А еще мое внимание привлек чепчик на голове мальчишки. Тоже белого с разводами цвета и натянутого  глубоко, по самые брови. Мальчик то и дело почему-то  прикрывал голову руками.
-Ну, вижу, - сказал я.
-Ты подбеги к нему и сорви с него его дурацкую панаму, -  наставлял меня худой.
-Зачем? – удивился я.
-Он одному нашему пацану по шее надовал.
 -А зачем панаму срывать? – никак не мог понять я.
-Просто так. Пускай знает, как наших бить. Ну как, сделаешь?
Я все еще колебался, все еще не решался на этот поступок. Что-то удерживало меня от этого шага.
-А шоколадку ты точно отдашь?
-Точно, точно!
-Ладно, - наконец сдался я. – А панамку вам принести?
-Не надо. Кинь  ее на пол.
Что было дальше, мне и теперь, спустя годы, стыдно вспоминать.
Чуя недоброе, я на этот раз не побежал сломя голову выполнять странную просьбу незнакомых мне мальчишек. Едва волоча ноги, я нехотя  приблизился к своей жертве, нехотя сдернул с головы мальчишки его нелепую панамку и тут же бросил ее на пол…
В следующее мгновение  я понял… нет, не понял –  нутром ощутил всю мерзость своего поступка!
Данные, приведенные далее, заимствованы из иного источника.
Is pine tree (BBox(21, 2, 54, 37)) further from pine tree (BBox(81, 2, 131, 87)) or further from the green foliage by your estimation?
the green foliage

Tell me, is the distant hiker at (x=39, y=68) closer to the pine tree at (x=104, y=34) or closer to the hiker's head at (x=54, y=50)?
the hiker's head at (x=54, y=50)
А мальчишка при этом весь сжался и попытался закрыть голову руками: голова у него оказалась совершенно лысая и вся в зеленке.
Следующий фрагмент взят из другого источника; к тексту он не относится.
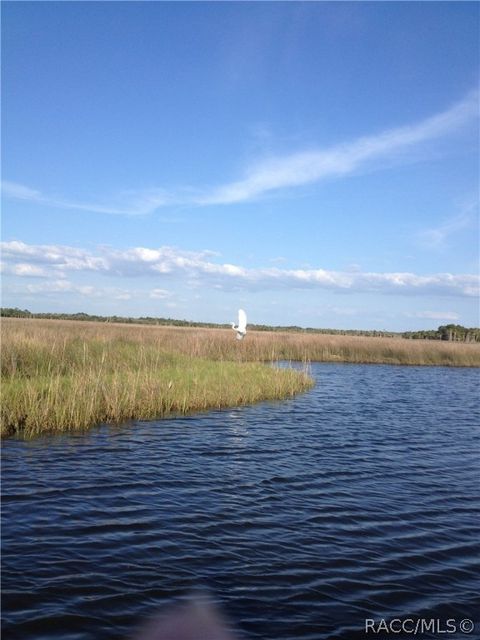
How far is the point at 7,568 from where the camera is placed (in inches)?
209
Это потом, спустя время, узнал я от своей матери, что  мальчишка рос без отца, жили они с матерью бедно, тяжело , а мальчик болел стригущим  лишаем. Бытовало мнение, что от этой болезни  эффективно помогает   зеленка, которой и была намазана голова мальчишки.
А пока… пока собственный мой поступок так меня ошарашил, что я на короткое время перестал видеть и слышать веселый, праздничный гомон. Когда же пришел в себя, услышал громкий плач.
Это плакал обиженный мной мальчишка. Плакал горько, навзрыд.  Плакал, стараясь закрыть голову руками. А его застиранная, с желтизной панамка валялась на красивом, мозаичном полу.
Огромное чувство жалости к мальчишке ворохнуло безалаберную мою душу. Я приблизился к нему, обнял за шею… и тоже заревел. Крупные слезы катились и катились из моих глаз.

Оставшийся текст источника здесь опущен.